As memorable as “My Adidas” was, my favorite moment of brand loyalty from DMC remains his ferocious shout-out to Ronald McDonald in “Son of Byford.” And while McDonald’s is responsible for their fair share of tongue twisters (remember the “Menu Song” pressed on flexi discs?) the fact remains that jingle writers of the ‘40s were crafting rhymes with more complexity than most of today’s club hits. And taking this one step further, is it possible that jingle writers predated beat boxing? Taylor recounts a labor dispute between recording artists and record companies in 1942 that led to oddball instruments not recognized by the union like kazoos, Jews’ harps, and musical saws being used for the recording of TV jingles. Most strikingly, singers also mimicked full bands with their mouths. Said adman Robert Foreman: “Some of our people can dub in a bass fiddle by blowing a ‘puck-puck-puck’ sound close to the mic. There’s one guy who does the snare drum, trumpet, and sax by breathing through his nose. He must be making a small fortune out of TV sound tracks.”

It is innovations and improvisations like this that make for such immersive reading in the first half of Sounds of Capitalism. And though Taylor does a fine job completing the circle, there’s simply not as much material to grapple with once music licensing became the name of the game in the ‘90s and beyond. Taylor astutely targets the “conquest of cool” phenomenon and chronicles the erosion of the sell-out stigma, explaining, for example, how the once-untouchable Beatles catalog has since become commercial wallpaper, with the controversial appropriation of “Revolution” in a 1987 ad for Nike serving as Trojan horse. I also liked being reminded of the day we all rushed to snap up that Nick Drake song from the Volkswagen commercial, pretending we’d owned it all along. But it’s less fun to read about Moby’s grandma-friendly techno and the millions of dollars it reaped in licensing than it is to discover a scrappy character like the banjo player Harry Reser, who created “sparkling” music for the Clicquot Club Eskimos radio show in 1929, which in turn made listeners think of sparkling ginger ale.  

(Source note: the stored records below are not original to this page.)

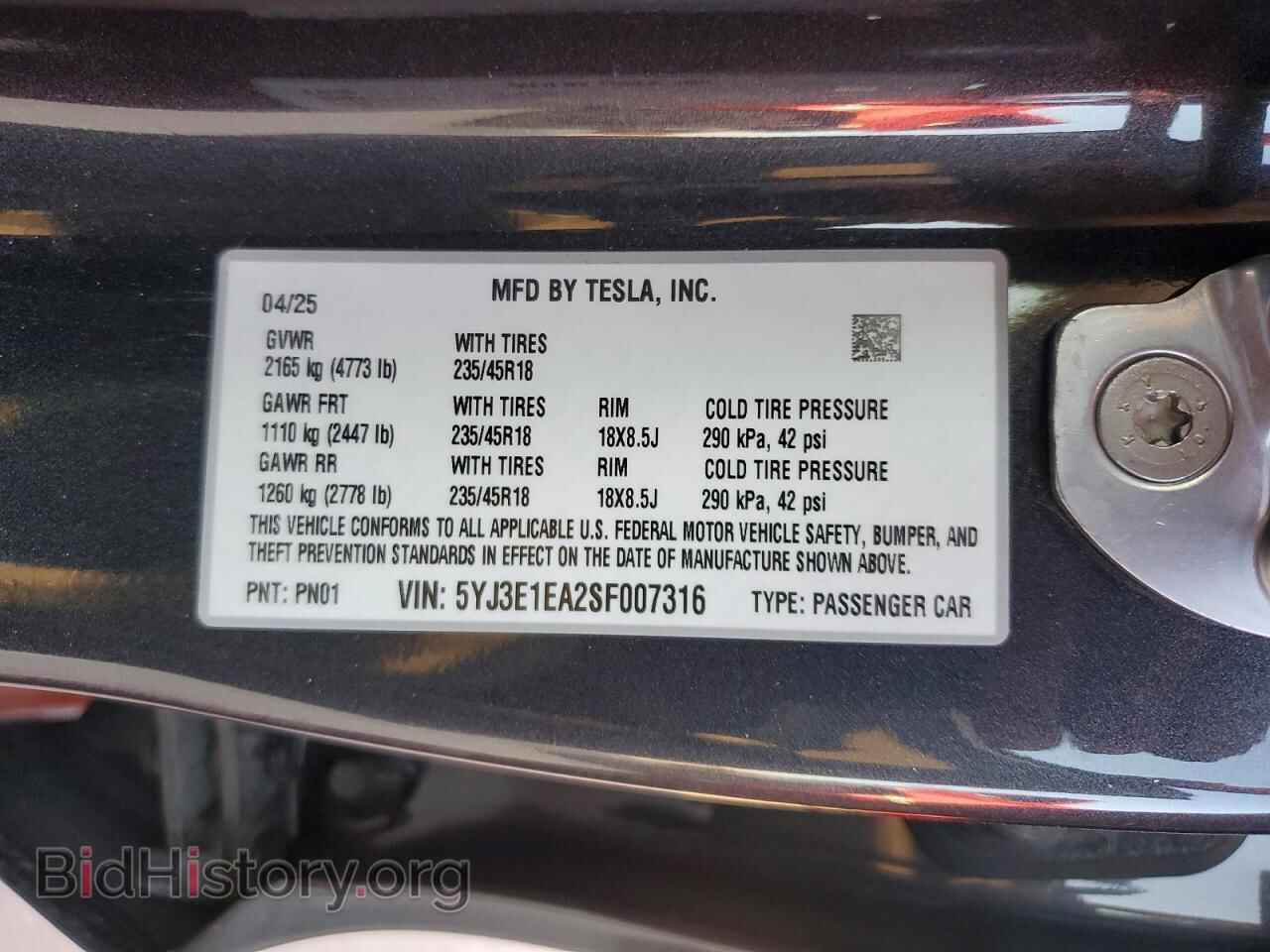 2025 TESLA MODEL 3 - VIN: 5YJ3E1EA2SF007316 - Photo 12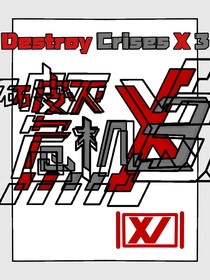 破滅危機(jī)X3DestroyCrisesX3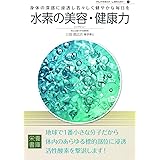 Nutrient Library-21 水素の美容・健康力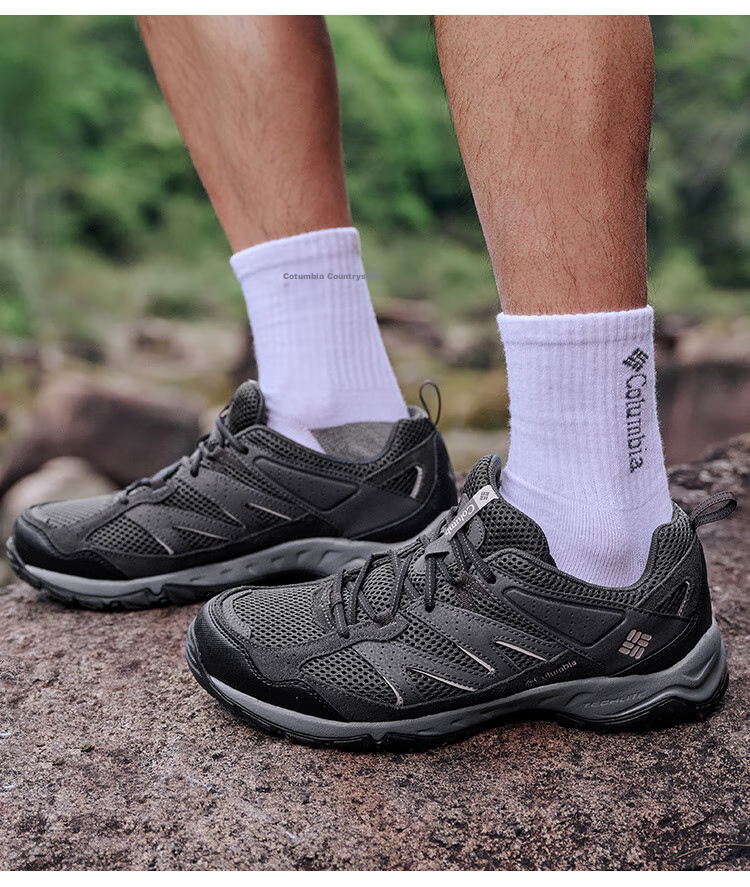 Columbia Men's Spring Summer 2026 Breathable Lightweight Cushioning Hiking Shoes YM1182 278 Size 41.5 9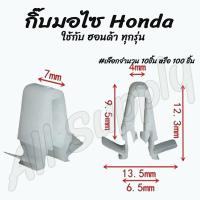 ราคา โปรลดพิเศษ (#เลือกจำนวน 10ชิ้น หรือ 100 ชิ้น) กิ๊บรถยนต์ / กิ๊บหูช้าง Toyota Commuter คอมพิวเตอร์, Vigo วีโก้ กาบข้าง (5516800842)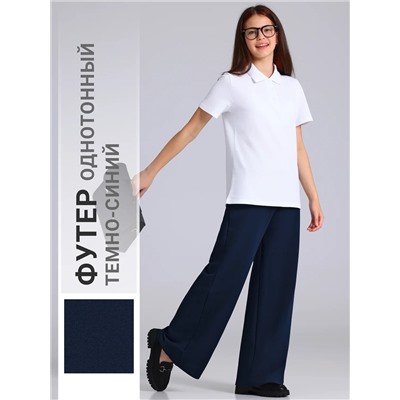 Апрель Брюки 1ДББ4481258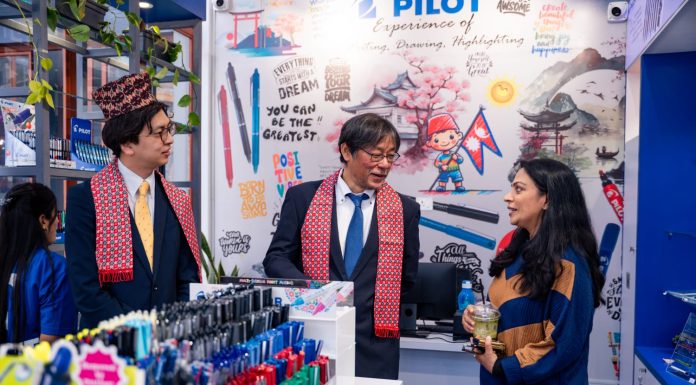 पाइलट पेनको आधिकारिक आउटलेट पाेखरामा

I guess I simply appreciate the spirit of jingle writers, even when their creations drive me nuts. The cannibalization of the pop charts and an endless parade of kitsch may be eroding the craftsmanship that made jingles such an experimental enterprise in the last century, but the practice is far from extinct. As any Chicagoan can attest, carpeting-related earworms didn’t end with Empire, especially considering Luna, another local carpet company, has already claimed the crown of catchiest jingle in the city. In New York, the “Hatfield and McCoy-style advertising war” between Dial 7 and their rival, Carmel Car and Limousine Service, whose jingle is a little too 6-centric for Dial 7’s taste, rages on. And don’t look now, but even the Free Credit Score band is back.

The Sounds of Capitalism: Advertising, Music, and the Conquest of Culture by Timothy D. Taylor. University of Chicago Press.